The big buzz in traditional Catholic circles over the past week concerns a recent report (courtesy of LifeSite News) that Francis, according to unnamed sources in Rome, may be plotting to overturn Summorum Pontificum.
According to the report, “liberal prelates inside the Congregation for the Doctrine of Faith were overheard discussing a plan ascribed to the Pope to do away with Pope Benedict’s famous document…”
Specifically, it is alleged that Francis’ plan is to establish the SSPX as a Personal Prelature, at which point he will proceed to abolish Summorum Pontificum thereby constraining the Traditional Roman Rite within the Society, and this only after Benedict dies.
The report further suggests that Cardinal Muller may have acted to save the day by way of his June letter to Bishop Fellay outlining requirements that effectively derailed any chance that the SSPX and Rome might come to an agreement:
The LifeSite source suggested that the May 20 letter by Muller perhaps was written because he knows what Francis was up to and wanted to avoid the plan to bury Summorum Pontificum with Pope Benedict. “It’s directed not so much against Fellay but against the agreement,” said the source. “Pope Francis was very angry that document came out from Cardinal Muller and some say that’s why he made the decision to dismiss him.”

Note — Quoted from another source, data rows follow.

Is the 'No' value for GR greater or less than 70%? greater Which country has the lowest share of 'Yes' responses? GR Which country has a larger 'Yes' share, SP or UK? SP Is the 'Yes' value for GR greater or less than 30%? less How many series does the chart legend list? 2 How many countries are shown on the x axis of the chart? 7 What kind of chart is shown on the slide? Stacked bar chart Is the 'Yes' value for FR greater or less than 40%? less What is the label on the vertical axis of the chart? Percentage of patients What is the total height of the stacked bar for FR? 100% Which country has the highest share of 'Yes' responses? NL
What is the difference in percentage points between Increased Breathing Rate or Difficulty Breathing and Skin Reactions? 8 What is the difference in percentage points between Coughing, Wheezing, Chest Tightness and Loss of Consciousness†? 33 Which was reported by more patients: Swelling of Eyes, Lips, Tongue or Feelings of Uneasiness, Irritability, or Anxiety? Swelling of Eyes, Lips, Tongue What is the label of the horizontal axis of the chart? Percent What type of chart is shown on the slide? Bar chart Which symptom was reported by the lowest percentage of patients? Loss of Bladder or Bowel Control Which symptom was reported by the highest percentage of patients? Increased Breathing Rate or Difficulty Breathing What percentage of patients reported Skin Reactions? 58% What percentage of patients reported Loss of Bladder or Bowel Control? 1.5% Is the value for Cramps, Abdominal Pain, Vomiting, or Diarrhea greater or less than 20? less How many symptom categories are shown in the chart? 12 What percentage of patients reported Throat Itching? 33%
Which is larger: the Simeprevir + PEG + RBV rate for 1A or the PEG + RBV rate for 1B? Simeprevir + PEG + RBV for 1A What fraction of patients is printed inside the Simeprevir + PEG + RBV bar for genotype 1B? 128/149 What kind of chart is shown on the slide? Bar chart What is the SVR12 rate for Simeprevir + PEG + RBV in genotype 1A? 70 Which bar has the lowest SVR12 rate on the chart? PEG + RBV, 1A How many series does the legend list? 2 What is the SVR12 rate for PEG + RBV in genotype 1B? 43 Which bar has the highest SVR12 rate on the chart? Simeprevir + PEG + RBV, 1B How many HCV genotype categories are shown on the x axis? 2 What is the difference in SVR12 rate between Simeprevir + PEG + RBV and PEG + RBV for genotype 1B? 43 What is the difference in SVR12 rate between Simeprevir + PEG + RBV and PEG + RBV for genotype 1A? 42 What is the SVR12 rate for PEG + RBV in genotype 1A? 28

I hate to disappoint those who may wish to imagine that Cardinal Muller is some sort of Superhero, but this is pure nonsense.
The aforementioned letter specifically stated with respect to the requirements outlined therein:
…during the Audience granted to the Cardinal Prefect on May 20 2017, the Sovereign Pontiff approved these decisions.
There is no chance that Muller simply made this up.
In any case, setting aside the details of this report, we still must ask:
Does Francis really have it in mind to abolish Summorum Pontificum?
According to Rorate Caeli, the answer is no; rumors to this end should be dismissed as “Fake News.”
There seems to be a Fake News epidemic in traditional Catholic websites — the latest of which are repeated reports of “rumors” (there are true and untrue rumors…) according to which Pope Francis wants to “abolish” the Motu Proprio Summorum Pontificum.
The rumors recur periodically, with variations. Most often, it is said that Francis will do so as soon as there is a “deal” with the Society of Saint Pius X (FSSPX / SSPX) for the establishment of a worldwide Personal Prelature.
These rumors are not true.
So, what are we to believe?
It is anyone’s guess whether or not a plan involving the SSPX vis-à-vis Summorum Pontificum actually exists. On this point, I’m skeptical.
What we do know with absolute certainty, however, is that Francis has already overturned the motu proprio’s central point; namely, the unequivocal declaration that priests of the Latin Rite have no need of permission from anyone in order to offer the Traditional Latin Mass.
How soon so many seem to have forgotten that Francis took a sledgehammer to this foundational precept just five months into his reign of terror!
Recall that on August 6, 2013, Andrea Tornielli of “Vatican Insider” published an interview with Fr. Alessandro Apollonio, the Procurator General of the Franciscan Friars of the Immaculate, in which they discussed the Holy See’s decision to restrict the order’s use of the so-called “Extraordinary Form.”
You see, a decree had just been issued by the Congregation for Religious, with the approval of Francis, that reads in part:
The Holy Father Francis has directed that every religious of the congregation of the Franciscan Friars of the Immaculate is required to celebrate the liturgy according to the ordinary rite and that, if the occasion should arise, the use of the extraordinary form (Vetus Ordo) must be explicitly authorized by the competent authorities, for every religious and/or community that makes the request.
The use of the extraordinary form must be explicitly authorized by the competent authorities.
Though the aforementioned decree was aimed specifically at the FFI, it effectively negated the very precept upon which every priest of the Latin Rite relies with regard to his right to celebrate the Mass of All Ages.
At the time of the decree’s issuance, I suggested that the future of Summorum Pontificum was thus hanging by a thread. Since then, I’ve been given no reason whatsoever to believe otherwise; indeed, on the contrary.
With the foundation of the document already well and truly compromised, barring a change of course, one has to imagine that it’s just a matter of time before Francis acts to destroy Summorum Pontificum entirely.